In this particular case, grabbing the descriptions is time intensive so we will add those on later. Occasionally you will run into an error caused by being redirected to an invalid page; this is just a feature of the website. We can get around that by making a simple error checker.

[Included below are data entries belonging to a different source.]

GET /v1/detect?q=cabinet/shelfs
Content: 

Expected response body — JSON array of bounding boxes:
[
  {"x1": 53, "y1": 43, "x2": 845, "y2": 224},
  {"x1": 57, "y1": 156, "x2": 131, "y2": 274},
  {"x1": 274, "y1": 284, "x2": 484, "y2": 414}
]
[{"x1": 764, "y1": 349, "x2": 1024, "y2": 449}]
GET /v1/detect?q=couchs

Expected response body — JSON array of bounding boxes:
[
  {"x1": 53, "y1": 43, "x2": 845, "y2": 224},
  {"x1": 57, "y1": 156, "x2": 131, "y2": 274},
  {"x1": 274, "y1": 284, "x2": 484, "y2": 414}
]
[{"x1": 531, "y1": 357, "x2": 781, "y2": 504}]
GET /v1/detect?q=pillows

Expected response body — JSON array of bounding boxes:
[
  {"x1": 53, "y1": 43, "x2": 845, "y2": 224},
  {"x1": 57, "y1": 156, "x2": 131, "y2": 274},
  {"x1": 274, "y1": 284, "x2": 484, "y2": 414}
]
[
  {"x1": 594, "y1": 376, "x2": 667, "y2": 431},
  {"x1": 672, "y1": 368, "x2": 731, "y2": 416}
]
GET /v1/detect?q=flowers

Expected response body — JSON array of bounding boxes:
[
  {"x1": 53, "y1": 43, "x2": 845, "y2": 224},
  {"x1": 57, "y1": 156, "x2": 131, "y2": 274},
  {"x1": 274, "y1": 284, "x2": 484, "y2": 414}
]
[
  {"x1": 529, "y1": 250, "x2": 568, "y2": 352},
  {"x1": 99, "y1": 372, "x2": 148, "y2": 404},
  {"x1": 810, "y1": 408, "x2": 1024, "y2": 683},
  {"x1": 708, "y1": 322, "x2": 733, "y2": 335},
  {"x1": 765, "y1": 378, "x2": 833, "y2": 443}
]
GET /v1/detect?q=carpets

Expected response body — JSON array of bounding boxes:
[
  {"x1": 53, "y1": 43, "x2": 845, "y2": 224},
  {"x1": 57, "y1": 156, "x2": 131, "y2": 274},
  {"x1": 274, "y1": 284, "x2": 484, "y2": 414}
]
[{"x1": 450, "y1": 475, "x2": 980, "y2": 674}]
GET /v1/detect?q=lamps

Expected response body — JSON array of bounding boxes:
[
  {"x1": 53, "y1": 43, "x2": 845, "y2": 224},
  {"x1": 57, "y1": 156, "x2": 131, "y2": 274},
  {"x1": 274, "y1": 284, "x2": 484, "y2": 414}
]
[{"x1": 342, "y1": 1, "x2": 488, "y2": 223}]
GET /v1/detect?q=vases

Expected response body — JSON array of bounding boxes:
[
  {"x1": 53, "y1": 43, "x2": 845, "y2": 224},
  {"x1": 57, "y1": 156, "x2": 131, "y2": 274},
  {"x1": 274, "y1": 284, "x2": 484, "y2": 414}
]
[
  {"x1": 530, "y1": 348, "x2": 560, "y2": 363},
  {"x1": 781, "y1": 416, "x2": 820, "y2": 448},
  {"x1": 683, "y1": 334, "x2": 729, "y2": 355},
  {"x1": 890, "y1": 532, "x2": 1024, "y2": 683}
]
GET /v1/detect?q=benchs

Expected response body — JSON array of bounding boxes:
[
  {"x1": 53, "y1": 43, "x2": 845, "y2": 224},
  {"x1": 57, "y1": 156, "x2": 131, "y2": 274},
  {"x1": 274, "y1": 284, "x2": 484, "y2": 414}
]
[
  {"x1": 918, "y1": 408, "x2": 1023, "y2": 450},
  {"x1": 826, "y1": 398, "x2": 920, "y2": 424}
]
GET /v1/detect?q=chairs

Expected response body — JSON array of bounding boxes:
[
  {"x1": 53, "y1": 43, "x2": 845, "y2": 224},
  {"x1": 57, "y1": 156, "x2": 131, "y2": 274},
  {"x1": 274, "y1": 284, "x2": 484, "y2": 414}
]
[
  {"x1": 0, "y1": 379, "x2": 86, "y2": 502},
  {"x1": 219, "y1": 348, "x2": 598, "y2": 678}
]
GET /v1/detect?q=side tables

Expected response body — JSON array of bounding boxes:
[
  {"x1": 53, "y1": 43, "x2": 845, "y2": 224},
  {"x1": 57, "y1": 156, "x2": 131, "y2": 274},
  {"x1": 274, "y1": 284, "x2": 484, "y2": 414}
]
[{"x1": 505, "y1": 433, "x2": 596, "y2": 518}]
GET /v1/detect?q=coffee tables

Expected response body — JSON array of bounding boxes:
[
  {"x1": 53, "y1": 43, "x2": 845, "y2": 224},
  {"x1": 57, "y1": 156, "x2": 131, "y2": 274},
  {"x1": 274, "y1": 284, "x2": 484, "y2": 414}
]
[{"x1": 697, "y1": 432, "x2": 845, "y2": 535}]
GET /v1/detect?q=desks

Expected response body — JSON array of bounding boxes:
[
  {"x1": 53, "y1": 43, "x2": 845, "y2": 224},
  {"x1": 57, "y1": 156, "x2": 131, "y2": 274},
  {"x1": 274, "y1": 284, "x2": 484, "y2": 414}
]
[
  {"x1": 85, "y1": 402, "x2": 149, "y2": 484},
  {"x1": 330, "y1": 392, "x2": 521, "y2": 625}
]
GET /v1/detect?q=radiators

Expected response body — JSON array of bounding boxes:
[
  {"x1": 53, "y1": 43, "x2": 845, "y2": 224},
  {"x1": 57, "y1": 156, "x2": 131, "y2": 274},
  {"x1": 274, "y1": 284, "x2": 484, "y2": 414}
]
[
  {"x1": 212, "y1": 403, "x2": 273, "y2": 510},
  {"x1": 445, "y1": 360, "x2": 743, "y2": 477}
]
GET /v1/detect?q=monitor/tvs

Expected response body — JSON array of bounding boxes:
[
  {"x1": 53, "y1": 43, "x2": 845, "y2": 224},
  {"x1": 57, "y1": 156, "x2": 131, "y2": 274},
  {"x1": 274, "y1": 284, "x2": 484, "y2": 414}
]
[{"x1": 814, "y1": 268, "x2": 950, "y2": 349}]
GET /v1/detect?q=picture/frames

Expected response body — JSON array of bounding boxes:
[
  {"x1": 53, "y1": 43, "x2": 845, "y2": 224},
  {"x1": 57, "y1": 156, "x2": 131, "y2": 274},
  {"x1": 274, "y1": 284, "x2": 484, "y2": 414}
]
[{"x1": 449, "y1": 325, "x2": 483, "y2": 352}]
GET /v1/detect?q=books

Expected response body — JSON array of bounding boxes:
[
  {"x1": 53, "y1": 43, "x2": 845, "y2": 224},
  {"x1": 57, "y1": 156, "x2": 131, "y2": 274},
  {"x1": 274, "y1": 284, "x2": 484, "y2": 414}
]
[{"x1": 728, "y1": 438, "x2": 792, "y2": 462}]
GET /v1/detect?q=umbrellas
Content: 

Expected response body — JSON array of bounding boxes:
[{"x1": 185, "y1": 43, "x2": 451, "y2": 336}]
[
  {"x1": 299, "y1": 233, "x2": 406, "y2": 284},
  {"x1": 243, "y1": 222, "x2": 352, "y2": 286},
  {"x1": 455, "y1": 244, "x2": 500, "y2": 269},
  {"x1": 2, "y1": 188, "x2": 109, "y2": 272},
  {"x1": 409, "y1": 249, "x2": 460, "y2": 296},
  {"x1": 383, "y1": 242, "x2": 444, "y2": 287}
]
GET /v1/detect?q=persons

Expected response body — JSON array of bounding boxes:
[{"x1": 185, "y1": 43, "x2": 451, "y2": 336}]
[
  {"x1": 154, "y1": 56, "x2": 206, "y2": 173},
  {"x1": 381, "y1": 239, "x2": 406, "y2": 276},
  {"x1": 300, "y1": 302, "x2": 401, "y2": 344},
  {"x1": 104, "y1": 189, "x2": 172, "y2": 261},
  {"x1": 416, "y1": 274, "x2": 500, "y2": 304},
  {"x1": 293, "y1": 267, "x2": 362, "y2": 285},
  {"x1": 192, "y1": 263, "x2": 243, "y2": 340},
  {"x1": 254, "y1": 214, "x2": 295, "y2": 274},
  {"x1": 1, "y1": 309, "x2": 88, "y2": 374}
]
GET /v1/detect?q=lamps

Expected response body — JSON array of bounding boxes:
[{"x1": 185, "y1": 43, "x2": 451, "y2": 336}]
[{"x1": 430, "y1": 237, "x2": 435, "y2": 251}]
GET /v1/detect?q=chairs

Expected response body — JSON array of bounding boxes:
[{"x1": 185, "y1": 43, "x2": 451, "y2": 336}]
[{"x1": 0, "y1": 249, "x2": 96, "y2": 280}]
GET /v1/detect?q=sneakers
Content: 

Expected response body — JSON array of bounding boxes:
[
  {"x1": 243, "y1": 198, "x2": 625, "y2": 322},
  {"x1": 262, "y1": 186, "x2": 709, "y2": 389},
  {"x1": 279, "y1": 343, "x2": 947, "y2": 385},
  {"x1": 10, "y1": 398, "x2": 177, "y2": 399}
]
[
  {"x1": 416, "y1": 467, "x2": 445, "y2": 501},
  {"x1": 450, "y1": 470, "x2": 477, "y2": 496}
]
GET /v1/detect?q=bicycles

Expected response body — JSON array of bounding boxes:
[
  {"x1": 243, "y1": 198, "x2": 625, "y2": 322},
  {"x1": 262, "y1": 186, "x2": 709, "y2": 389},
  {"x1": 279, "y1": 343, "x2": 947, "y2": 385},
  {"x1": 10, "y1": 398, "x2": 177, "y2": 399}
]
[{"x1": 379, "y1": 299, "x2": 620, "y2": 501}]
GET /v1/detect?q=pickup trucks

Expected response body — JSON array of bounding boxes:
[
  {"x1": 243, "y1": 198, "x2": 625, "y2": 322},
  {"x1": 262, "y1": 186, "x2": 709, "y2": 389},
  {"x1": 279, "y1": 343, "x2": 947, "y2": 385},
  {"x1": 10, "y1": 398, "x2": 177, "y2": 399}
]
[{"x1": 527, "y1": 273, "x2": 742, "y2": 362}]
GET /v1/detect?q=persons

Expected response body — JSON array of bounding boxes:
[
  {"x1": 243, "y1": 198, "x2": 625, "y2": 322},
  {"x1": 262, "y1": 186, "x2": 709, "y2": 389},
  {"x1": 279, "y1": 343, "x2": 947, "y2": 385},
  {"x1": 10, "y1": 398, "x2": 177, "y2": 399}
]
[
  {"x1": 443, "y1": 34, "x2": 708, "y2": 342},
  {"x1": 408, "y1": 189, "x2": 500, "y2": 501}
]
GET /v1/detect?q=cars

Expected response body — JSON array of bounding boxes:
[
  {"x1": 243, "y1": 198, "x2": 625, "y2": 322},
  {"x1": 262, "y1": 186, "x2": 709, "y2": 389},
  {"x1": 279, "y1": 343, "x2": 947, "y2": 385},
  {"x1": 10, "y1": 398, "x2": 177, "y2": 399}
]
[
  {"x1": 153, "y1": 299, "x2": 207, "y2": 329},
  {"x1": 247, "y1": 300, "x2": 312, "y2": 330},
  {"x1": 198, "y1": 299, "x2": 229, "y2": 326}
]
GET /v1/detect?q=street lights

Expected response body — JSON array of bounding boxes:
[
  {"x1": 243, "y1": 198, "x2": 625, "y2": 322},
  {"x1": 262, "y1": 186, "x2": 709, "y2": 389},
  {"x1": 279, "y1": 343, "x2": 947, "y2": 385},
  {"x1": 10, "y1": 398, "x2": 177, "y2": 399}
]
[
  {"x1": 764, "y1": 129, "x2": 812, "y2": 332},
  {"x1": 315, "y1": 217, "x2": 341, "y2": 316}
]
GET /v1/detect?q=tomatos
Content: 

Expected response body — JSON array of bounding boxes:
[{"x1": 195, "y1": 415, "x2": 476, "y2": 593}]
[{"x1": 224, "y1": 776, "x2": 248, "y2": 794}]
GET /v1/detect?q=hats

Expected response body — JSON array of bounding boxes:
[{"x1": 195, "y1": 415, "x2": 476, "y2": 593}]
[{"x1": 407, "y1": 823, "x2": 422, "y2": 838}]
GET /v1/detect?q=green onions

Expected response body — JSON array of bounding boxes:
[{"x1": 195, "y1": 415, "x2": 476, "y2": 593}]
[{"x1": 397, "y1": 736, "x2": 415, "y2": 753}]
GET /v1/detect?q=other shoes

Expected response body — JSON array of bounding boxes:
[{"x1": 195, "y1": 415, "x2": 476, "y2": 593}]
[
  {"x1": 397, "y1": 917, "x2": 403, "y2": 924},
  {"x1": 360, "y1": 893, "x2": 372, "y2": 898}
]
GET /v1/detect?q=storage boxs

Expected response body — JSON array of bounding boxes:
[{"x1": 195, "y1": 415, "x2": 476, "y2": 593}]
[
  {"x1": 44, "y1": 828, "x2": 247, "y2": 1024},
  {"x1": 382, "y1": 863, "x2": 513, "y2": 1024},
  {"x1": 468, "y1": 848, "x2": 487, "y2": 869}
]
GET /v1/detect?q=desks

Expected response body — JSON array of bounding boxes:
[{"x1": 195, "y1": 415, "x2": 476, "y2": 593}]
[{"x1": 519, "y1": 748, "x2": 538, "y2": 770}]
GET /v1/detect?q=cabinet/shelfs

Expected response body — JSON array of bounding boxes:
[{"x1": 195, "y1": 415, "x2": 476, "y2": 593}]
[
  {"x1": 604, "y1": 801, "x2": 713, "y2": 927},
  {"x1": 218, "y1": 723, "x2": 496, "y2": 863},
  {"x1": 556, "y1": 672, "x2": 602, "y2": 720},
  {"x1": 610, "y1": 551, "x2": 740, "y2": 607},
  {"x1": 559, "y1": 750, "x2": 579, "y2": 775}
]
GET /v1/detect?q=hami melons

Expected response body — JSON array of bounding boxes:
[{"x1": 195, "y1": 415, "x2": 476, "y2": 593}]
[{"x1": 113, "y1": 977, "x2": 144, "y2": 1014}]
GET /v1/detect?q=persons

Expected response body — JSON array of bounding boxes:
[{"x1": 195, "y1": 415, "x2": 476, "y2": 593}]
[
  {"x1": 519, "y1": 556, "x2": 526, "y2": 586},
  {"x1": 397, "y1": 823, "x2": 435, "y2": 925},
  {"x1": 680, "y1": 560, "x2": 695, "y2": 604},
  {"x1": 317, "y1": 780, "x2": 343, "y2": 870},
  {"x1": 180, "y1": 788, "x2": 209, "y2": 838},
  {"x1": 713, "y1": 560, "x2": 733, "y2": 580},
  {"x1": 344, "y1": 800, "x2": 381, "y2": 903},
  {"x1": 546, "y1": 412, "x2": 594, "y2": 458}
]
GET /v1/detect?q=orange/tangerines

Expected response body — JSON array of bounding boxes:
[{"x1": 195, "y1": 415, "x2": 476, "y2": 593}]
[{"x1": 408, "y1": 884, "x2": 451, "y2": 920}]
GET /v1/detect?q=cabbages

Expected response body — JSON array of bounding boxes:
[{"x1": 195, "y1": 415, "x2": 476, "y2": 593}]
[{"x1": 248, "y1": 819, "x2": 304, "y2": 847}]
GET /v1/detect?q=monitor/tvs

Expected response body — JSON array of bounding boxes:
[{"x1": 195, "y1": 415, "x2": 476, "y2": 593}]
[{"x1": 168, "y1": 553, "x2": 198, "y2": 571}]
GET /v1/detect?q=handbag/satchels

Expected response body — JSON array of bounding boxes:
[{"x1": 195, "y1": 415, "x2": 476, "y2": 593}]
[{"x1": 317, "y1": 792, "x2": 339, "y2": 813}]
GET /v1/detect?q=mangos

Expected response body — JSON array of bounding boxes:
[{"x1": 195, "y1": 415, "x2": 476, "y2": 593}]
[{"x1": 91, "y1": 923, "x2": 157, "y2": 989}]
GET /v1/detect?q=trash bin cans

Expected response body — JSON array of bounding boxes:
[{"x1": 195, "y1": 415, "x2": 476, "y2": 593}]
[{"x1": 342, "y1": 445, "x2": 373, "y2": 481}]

pass_errors <- function(fun){
  res <- withCallingHandlers(
    tryCatch(fun, error=function(e) {
      err <- paste0("ERROR: ",conditionMessage(e))
    }))
  ifelse(!is.null(res),res,err)
}

Now we can put everything together and make our dataset. For simplicity we will only do the first five days and first 50 links of those five days, but you can easily modify the code to grab all of the information.

urls <- paste0(main,ext)

clust <- makeCluster(detectCores())
clusterExport(clust,varlist = c("pass_errors","story_desc"))
clusterEvalQ(clust,library(rvest))
five_days <- pblapply(1:5,function(x)one_day(urls[x],date_vec[x]))
five_days <- do.call("rbind",five_days)

tmp <- unlist(pblapply(five_days$Link[1:50],function(x)pass_errors(story_desc(x)),cl=clust))
five_days[1:50,"Description"] <- tmp

tbl_df(five_days)
## # A tibble: 1,187 x 4
##    Date    Headline         Link                    Description                 
##    <chr>   <chr>            <chr>                   <chr>                       
##  1 2008/0~ 2008: For tranq~ http://timesofindia.in~ India News: The optimism, a~
##  2 2008/0~ Christmas spirit http://timesofindia.in~ The Christmas spirit kicked~
##  3 2008/0~ Strings attache~ http://timesofindia.in~ "The long wait is over and ~
##  4 2008/0~ Blink and you m~ http://timesofindia.in~ Narain Karthikeyan’s visit ~
##  5 2008/0~ Blink and you m~ http://timesofindia.in~ Narain Karthikeyan’s visit ~
##  6 2008/0~ Money matters    http://timesofindia.in~ "After actress Ileana baggi~
##  7 2008/0~ Dimple makes a ~ http://timesofindia.in~ Actress Dimple Kapadia is m~
##  8 2008/0~ Vishal not a vi~ http://timesofindia.in~ Vishal Singh says he’s been~
##  9 2008/0~ Spice Girls lef~ http://timesofindia.in~ Poor mobile signals at Lond~
## 10 2008/0~ Rakshanda can’t~ http://timesofindia.in~ She’d rather host the show,~
## # ... with 1,177 more rows

Great, so now we know how to harvest text from websites and create a dataset out of it. From here you might want to start analyzing the data. A great place to start is the free Tidy Text Mining Book, but I’ll be writing up a walkthrough for some common tasks in the near future.